We have an in-house call center. Off-season the center is staffed by three full-time operators. When the holidays come around we hire temps to handle the additional business. Each partner is assigned its own toll-free number, and when the customer dials, the call rolls over to our facility. That’s how it works on the consumer side. For QVC and Cajun Injector we act strictly as a drop-shipper. Everything is tied together, including back-end accounting and the WMS, via our Microsoft Great Plains information system. Right now we have five partners funneling orders over a virtual private network. We chose the system we have [Microsoft SQL server] because of its extraordinary flexibility, which we’ll need as the number of partnerships we are involved with increases down the road.

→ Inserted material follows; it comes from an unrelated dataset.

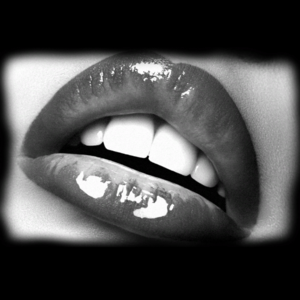 ACR Desmond Journey M04 Lips.png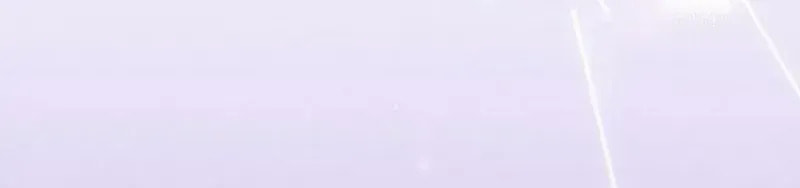 Awkward Partnership Chapter 37 page 84 -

What are the special challenges of warehousing and drop-shipping fresh-frozen food items, and how do you overcome them?
At the moment we devote about 2,000 square feet of our fulfillment facility to freezer space. We also keep three 40-ft. [mobile] reefers on hand for cold storage. We don’t own this facility, so it doesn’t make sense to invest in permanent, in-house coolers. Anything perishable is shipped out frozen. Speed is of the essence when shipping perishable items, especially with QVC orders, which call for a 48-hour turnaround.

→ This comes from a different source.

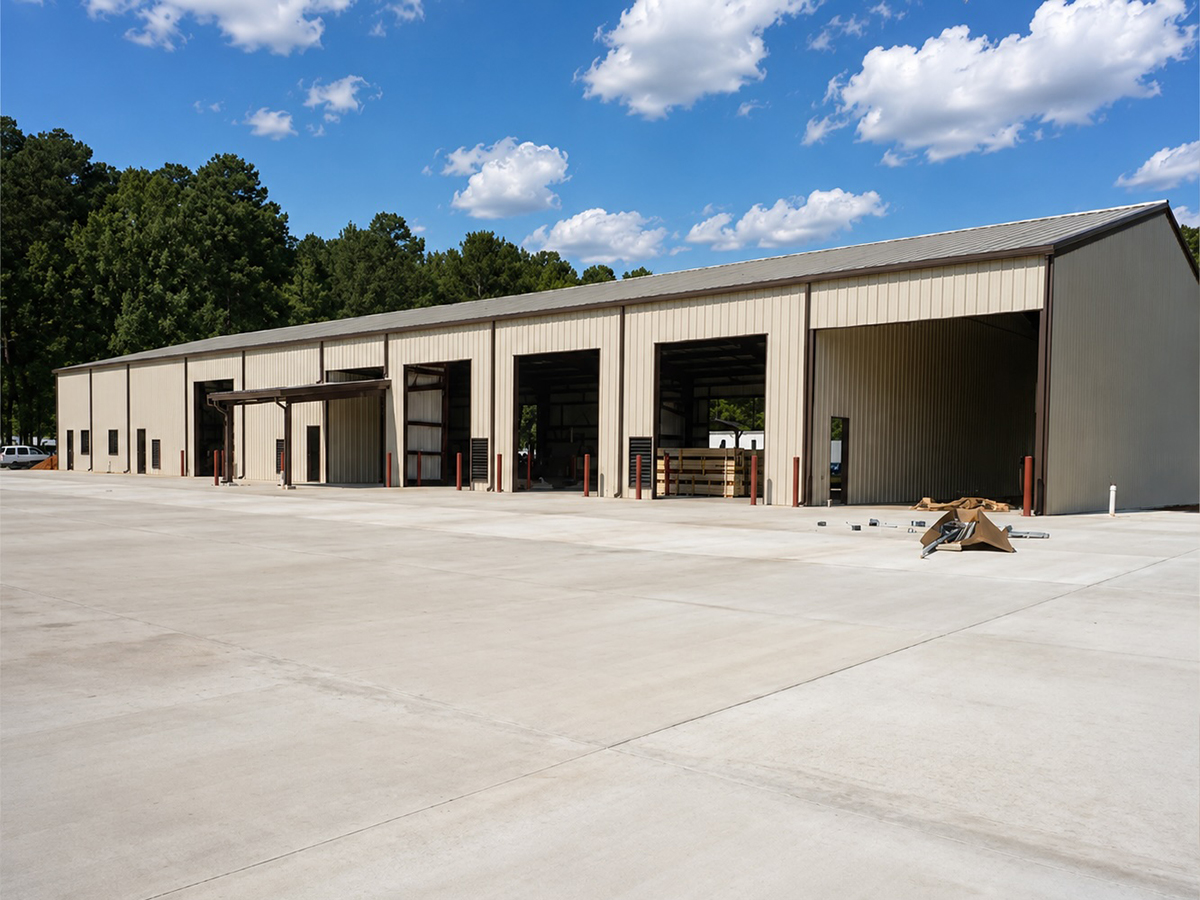 mbci-maintenance-facility-14.jpg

What value-added services do you offer?
We are very flexible, and remain open to whatever our partner’s needs may be. Popeye’s, for example, might ask us to insert a special piece of promotional literature in their packaging. We get this sort of thing all the time, and we don’t do anything fancy to take care of it. We simply assign someone to do the job manually. We are not highly automated yet. We don’t work with RF, carousels, or anything like that. Even our gravity conveyors are not really automated, and in a way this has increased our flexibility. We don’t have to work around a rigidly automated system to provide some extra service for our partners. We just do it.

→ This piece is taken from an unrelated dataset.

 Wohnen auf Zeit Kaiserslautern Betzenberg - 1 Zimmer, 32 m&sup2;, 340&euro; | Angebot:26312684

D. Douglas Graham is a freelance writer based in St. Louis, MO. He can be reached by e-mail at [email protected].
Integrated Order Processing
According to CajunGrocer.com president Charlie F. Hohorst III, Web orders for all business partners are integrated into the company’s back-end system (Microsoft Great Plains), picked in batches of 50, and then packed. There are four packing stations for dry goods and five for perishables. Packages travel on a gravity-feed conveyor to a shipping station, where each package is weighed and scanned to generate a ship-to address. The shipping system is Starship, an interface for FedEx, UPS, USPS, and Airborne. Shipping information is written back to the original sales order in Great Plains for customer relationship management. Material handling equipment includes gravity-feed conveyors and automated tray-wrappers from ARPAC LC of Schiller Park, IL. The ARPAC equipment shrink-wraps Styrofoam coolers containing perishable foods at a rate of up to 25 pieces a minute.
— DDG
CAJUNGROCER.COM
Headquarters: Lafayette, LA
Annual sales: $5 million-plus; growth of roughly 60% a year
Total employees: 30
Facility size: 20,000 sq. ft.
SKUs: 1,800
Shipments: Off-season, 400 per day for CajunGrocer, Popeye’s.com, Zatarain.com, Luzianne.com; 1,300-plus at holiday season. Also 4,000-6,000 Cajun Injectors sold via QVC.
Hourly pick rate: Cajun Injectors, 800 (all single-item orders); all other merchandise, 200 items per hour.